§ EXERCISE DESCRIPTION:
Transcribe every line below exactly; no image goes into the output.
(EXTRACTED MATERIAL)
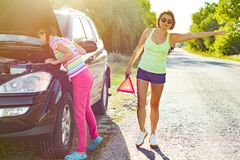 与她的十几岁的女儿的妇女司机乡下公路的,在残破的汽车附近 库存照片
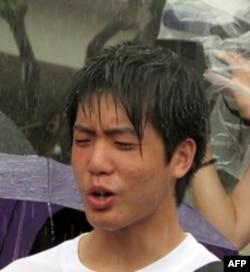 一位年轻人不畏倾盆大雨参加集会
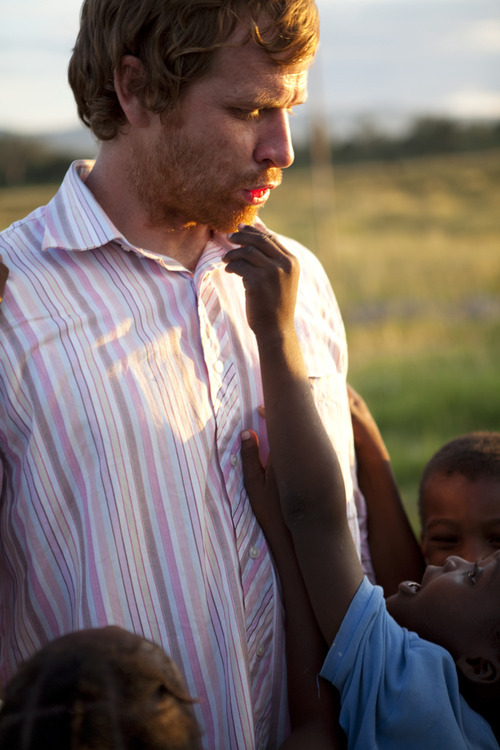 Former Logan School District teacher Matt Gunn (left) enjoying some free time with Haiti orphans who attend a school he helped build with financing from embattled Utah millionaire Jeremy Johnson.  Courtesy of Seth Smooth photography.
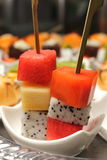 Fruit skewers with a dish Healthy party food. Stock Photos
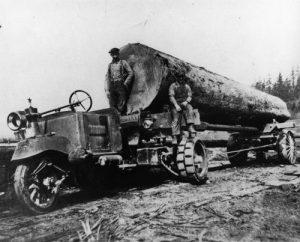 3 wheel tractor hauling a big log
(End EXTRACTED MATERIAL)
§ COMPLETED EXERCISE:
 与她的十几岁的女儿的妇女司机乡下公路的,在残破的汽车附近 库存照片
 一位年轻人不畏倾盆大雨参加集会
 Former Logan School District teacher Matt Gunn (left) enjoying some free time with Haiti orphans who attend a school he helped build with financing from embattled Utah millionaire Jeremy Johnson.  Courtesy of Seth Smooth photography.
 Fruit skewers with a dish Healthy party food. Stock Photos
 3 wheel tractor hauling a big log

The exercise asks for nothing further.